## Exercise prompt
Answer these questions from the Colin Gilmore quotes page:
(a) Which publication is credited alongside Sylvie Simmons?
(b) Which release is called among the cream of the crop of Americana releases for 2010?
(c) Which song is named as the opening co-write with Scott Matthews?

## Source extract
Colin Gilmore
QUOTES

“A West Texan Nick Lowe… instant sing-along quality”
  – Sylvie Simmons, Mojo.

“Colin Gilmore uncorks deep feelings on “Goodnight Lane” while never letting the bubbles go flat. In doing so, he’s put himself right back in the troubadour game. These are songs you’re gonna want to hear live.”
  – Michael Corcoran, Austin American Statesman.

“Music's obviously in his blood, yet Gilmore's voice remains as entertaining as any Texas songwriter he might draw comparisons to.”
  – Jim Caligiuri, Austin Chronicle

“There’s little doubt that Goodnight Lane must be considered amongst the cream of the crop of Americana releases for 2010.”
  – Wildy’s World review

“Colin Gilmore has the best country album of the year”
  – Eric R. Danton, Hartford Courant

“The songs, from the opening co-write with vet Scott Matthews "Circles in the Yard" to the gorgeous closer "Raindrops in July" are well-crafted and engaging”

## Given material

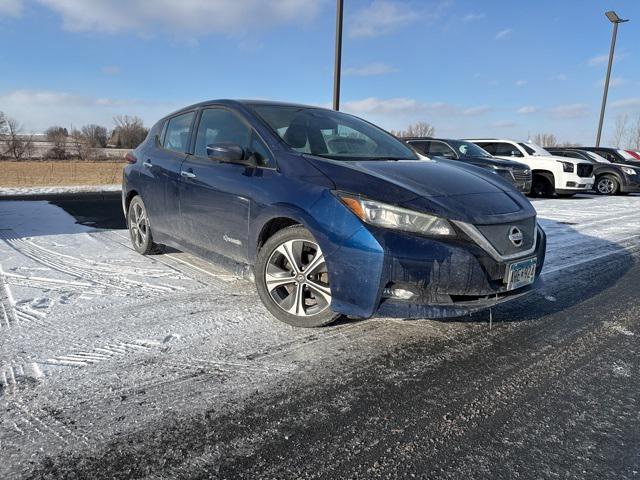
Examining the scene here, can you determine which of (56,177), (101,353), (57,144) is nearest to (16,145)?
(57,144)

## Task answer
(a) Mojo
(b) Goodnight Lane
(c) "Circles in the Yard"